The problem –
Answer from the text about Fort St George:
(a) Who was at the gates after 5 in the evening?
(b) What did the writer sometimes see in huge mounds waiting to be shipped?
(c) From where did the writer mail letters to Bombay?

Extract to read –
-*-*-
The entire Fort fell silent after 5 in the evening when the government staff left after work and as security was not an issue then there was a lone policeman at the huge silver coloured gates. I would stand in the long balcony that stretched the entire length of the house and gaze out eastwards watching the blinking lights of the ships at sea and conjure up stories of sailors and sea adventures. Sometimes I would see huge mounds of yellow sulphur waiting to be shipped to someplace. I spent most of my time talking to myself as I had no one else to talk to . Seemed as normal a thing to do - just as some people sing to themselves.
I learnt to love the darkness and the silence. Bombay had been bright and glitzy and I had revelled in it then, but the magic of the old Fort soon pervaded my soul. I spent my vacations flipping through the register in St Mary's Church, sitting in the pews regarding the nave and reading the tombstones in the yard. I thought of myself as some reborn Romantic poet and just sat down to soak in the atmosphere . I wondered at the people who had left the comfort of their familiar life and travelled this far to a strange land to make it their temporary home and return to their shores again someday but had never returned .
It was so safe inside the Fort St George that my parents never objected to my wandering around in it and most of the people knew whose daughter I was .Hardly any families lived inside the Fort . There were the barracks for the soldiers and the other quarters were occupied by sundry labourers. There was a small post office from where I mailed the letters to Bombay and a small Army clinic where I went to see the Army Doctor when not too well. The Army canteen visit was a chore I had to do for my mother every month. Sometimes ,a soldier would stop to talk to me and discovering I spoke Hindi would be thrilled to hear me chatter- just to hear the familiar sounds of his mother tongue.
-*-*-
Data extract –
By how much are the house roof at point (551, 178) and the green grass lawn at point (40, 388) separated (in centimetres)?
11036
-*-*-
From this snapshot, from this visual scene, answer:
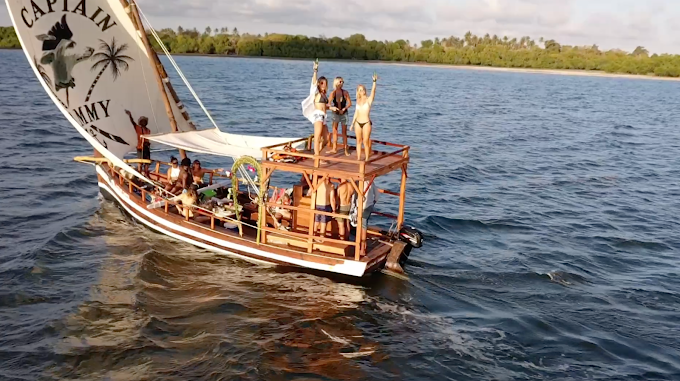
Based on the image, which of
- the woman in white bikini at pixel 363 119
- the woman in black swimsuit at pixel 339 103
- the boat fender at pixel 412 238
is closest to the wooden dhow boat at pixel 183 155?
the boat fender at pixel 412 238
-*-*-
Task response –
(a) A lone policeman
(b) Yellow sulphur
(c) A small post office inside the Fort